::: Texte extrait :::

Accompagnés par le centre de gestion CERFrance Seine Normandie et Littoral Normand, les deux associés ont fait trois choix radicaux en 2012, fondateurs de la structure actuelle : l’abandon des vaches allaitantes, la délégation des cultures au voisin qui souhaitait arrêter le lait et… la création avec lui d’un « Ballmann » pour produire son volume. « Le 1er janvier 2013, notre référence s’élevait à 1 Ml. Grâce au rachat de quotas, le renforcement de celui du voisin à l’installation de son fils et l’attribution de volumes de développement B par Sodiaal ces dernières années, nous avons progressivement monté notre référence à 1,4 Ml dont 13,8 % de B », détaille Irène. Quant aux cultures, la délégation au voisin va jusqu’à un assolement en commun. En 2023, le GAEC a prévu 80 ha de maïs, 10 ha de maïs grains, 15 ha de blé, 11 ha d’orge avec 23,5 ha de prairies permanentes et 7,5 ha en prairies temporaires (22 ha pâturés par les jeunes animaux).
1,7 M€ de reprise et d’investissements laitiers en douze ans
Cette évolution s’est accompagnée d’importants investissements qui pèsent encore sur le revenu disponible des éleveurs. « Nous pilotons l’exploitation avec 140 000 € d’annuités. » Aux 800 000 € de reprise en 2010, se sont ajoutés 330 000 € en 2013 pour agrandir la salle de traite en une 2 x 10 postes et transformer l’aire paillée + la fumière couverte en 135 logettes-tapis + une fosse en géomembrane de 2 200 m3. Ont suivi des déplacements et agrandissements de silos, le réaménagement du logement des jeunes génisses pour une meilleure fonctionnalité et une meilleure ambiance des bâtiments, etc.
Ce processus aboutit en 2021 à un deuxième grand volet d’investissements de 250 000 €, focalisé cette fois-ci sur le confort des génisses amouillantes et des laitières. Pour les premières en zéro pâturage depuis 2018, la stabulation laitière est agrandie de 55 couchages afin de les habituer aux logettes dès le début de leur gestation. « Malheureusement, le raclage du couloir d’alimentation désormais sur 84 m de long toutes les deux heures a généré en fin de parcours une vague de lisier longue de 1,5 m et épaisse de 20 cm qui salissait les pattes des génisses et créait des panaris. » Le concessionnaire de matériels de traite et François ont alors l’idée de transformer le racleur en un caisson-racleur qui recouvre le lisier. « Il ne fonctionne que depuis le printemps 2022 car il a fallu un an pour le mettre au point. En attendant, les génisses se sont affaiblies. C’est une des explications à notre pourcentage élevé de veaux issus de vaches primipares : 48 % en 2022 (voir infographie) », dit Irène.
« Les logettes des vaches n’étaient pas confortables »

::: Entrées de données :::

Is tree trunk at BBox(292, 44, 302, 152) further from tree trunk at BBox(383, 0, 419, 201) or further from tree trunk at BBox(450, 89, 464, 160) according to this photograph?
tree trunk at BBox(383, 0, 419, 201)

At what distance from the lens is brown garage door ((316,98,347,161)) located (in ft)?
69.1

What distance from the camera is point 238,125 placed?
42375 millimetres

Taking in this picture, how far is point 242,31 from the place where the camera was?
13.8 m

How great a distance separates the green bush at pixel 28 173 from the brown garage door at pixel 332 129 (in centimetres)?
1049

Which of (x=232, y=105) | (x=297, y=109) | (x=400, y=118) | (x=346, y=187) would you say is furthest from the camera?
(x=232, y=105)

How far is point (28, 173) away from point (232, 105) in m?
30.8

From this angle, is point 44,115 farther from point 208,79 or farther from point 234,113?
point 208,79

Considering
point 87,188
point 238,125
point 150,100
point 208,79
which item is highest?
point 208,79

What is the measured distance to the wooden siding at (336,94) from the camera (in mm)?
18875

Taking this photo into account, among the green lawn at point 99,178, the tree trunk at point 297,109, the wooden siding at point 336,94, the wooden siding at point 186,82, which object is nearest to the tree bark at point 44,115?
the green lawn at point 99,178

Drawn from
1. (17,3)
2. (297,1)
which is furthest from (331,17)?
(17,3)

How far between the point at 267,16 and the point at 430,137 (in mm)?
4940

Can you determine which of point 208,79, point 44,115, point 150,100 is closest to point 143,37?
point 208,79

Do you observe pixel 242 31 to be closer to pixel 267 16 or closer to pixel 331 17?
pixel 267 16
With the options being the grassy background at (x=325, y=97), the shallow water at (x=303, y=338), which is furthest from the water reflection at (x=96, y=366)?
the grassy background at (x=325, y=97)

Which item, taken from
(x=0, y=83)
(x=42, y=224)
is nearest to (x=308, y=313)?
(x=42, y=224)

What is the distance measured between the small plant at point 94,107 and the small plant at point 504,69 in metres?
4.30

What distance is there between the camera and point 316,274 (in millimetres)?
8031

:::
::: Entrées de données :::

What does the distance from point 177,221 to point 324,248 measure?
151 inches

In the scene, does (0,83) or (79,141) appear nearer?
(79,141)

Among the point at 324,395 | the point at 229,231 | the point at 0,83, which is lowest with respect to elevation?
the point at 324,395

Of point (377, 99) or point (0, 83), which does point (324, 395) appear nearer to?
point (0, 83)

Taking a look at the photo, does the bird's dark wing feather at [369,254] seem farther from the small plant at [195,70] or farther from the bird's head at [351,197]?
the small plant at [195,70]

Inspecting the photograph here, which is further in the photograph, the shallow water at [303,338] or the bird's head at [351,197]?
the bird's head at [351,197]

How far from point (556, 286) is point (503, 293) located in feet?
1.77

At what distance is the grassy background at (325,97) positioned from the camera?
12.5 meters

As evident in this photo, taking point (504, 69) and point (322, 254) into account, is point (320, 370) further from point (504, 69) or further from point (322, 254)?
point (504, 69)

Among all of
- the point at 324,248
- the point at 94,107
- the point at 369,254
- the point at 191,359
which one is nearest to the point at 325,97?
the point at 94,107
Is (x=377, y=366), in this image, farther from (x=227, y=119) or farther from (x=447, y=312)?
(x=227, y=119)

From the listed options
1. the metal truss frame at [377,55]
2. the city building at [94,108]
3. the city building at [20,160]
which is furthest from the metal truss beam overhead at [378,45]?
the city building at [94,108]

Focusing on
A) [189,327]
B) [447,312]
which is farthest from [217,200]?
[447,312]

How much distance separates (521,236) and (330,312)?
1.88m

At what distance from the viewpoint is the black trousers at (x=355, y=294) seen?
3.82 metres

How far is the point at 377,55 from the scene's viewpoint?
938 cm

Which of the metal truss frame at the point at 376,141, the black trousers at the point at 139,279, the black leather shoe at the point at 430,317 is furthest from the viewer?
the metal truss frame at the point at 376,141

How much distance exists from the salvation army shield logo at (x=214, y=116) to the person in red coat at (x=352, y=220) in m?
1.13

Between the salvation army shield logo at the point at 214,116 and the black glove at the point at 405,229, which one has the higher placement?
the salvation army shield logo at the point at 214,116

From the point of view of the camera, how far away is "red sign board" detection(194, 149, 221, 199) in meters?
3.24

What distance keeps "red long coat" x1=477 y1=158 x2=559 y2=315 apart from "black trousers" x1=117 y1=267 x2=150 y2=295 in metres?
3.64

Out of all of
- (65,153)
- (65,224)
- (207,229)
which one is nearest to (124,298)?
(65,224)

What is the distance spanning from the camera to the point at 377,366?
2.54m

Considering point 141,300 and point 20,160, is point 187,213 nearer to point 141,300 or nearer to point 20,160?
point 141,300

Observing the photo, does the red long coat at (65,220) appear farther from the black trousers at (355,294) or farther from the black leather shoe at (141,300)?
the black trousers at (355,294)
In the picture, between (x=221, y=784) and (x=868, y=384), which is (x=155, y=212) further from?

:::
::: Entrées de données :::

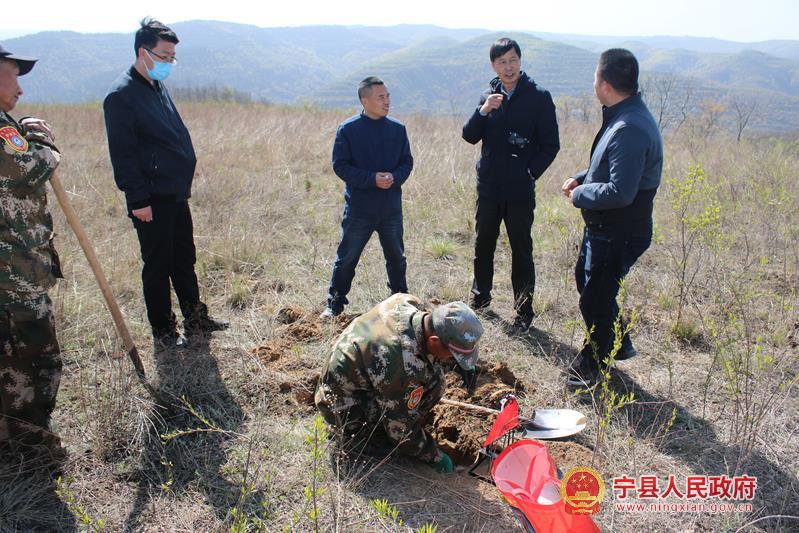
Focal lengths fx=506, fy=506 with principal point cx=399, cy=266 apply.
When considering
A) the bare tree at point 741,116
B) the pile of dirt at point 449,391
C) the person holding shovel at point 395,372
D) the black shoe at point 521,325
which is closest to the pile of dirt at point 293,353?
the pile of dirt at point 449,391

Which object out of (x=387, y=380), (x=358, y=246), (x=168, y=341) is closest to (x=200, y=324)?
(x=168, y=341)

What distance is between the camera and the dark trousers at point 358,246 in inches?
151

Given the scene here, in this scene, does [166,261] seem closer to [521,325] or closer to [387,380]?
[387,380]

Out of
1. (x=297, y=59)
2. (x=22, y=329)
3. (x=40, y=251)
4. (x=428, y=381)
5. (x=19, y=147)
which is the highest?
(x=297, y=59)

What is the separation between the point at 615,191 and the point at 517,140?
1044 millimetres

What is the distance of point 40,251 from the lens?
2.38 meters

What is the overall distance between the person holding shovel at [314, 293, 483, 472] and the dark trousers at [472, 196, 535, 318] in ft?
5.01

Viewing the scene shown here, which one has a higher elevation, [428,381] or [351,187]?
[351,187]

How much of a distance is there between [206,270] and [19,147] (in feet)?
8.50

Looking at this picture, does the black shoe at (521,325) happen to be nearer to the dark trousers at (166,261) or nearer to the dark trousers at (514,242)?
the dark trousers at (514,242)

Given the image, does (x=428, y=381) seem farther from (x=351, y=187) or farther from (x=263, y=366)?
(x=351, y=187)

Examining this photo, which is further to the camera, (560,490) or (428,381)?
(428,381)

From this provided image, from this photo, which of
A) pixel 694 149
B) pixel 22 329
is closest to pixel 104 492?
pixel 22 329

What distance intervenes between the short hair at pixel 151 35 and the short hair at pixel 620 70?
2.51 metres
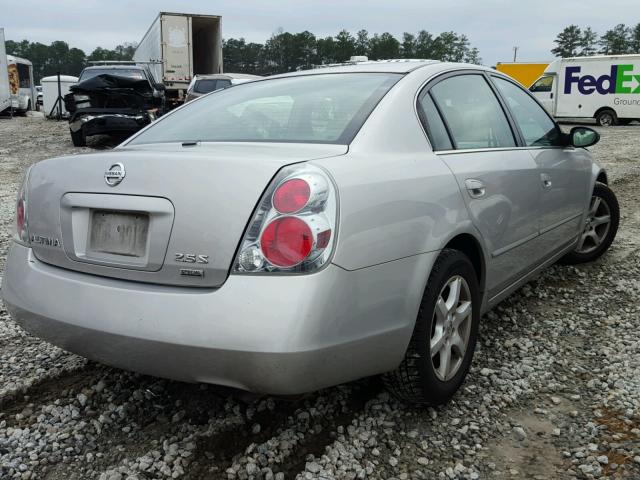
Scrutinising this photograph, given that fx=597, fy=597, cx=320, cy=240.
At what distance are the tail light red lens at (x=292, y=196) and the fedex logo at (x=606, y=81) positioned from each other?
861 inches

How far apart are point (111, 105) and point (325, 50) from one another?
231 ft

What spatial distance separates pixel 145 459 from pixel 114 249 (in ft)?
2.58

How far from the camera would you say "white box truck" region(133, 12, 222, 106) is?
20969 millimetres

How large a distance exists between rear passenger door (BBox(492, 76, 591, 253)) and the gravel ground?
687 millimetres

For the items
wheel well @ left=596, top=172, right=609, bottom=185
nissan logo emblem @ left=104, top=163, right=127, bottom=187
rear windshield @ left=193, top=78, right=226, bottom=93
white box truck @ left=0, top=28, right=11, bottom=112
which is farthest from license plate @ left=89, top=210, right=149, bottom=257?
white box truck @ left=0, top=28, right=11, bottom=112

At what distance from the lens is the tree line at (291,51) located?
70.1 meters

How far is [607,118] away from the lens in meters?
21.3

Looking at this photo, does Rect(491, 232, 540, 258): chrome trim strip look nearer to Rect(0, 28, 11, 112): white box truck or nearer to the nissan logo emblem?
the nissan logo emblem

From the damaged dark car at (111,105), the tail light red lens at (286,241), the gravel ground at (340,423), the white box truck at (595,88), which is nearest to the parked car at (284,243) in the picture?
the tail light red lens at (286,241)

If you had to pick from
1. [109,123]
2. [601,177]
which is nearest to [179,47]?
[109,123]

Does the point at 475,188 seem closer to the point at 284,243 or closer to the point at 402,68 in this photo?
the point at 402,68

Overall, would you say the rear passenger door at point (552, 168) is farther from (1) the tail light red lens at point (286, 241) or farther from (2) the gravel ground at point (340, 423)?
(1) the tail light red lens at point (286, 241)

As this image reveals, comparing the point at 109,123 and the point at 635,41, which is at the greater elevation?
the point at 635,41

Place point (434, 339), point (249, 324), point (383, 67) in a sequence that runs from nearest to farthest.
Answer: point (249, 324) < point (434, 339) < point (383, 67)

:::

» Consigne à suivre
Selon l'extrait sur l'élevage laitier, de combien de couchages la stabulation laitière a-t-elle été agrandie lors des investissements de 2021 ?

» Corrigé
De 55 couchages.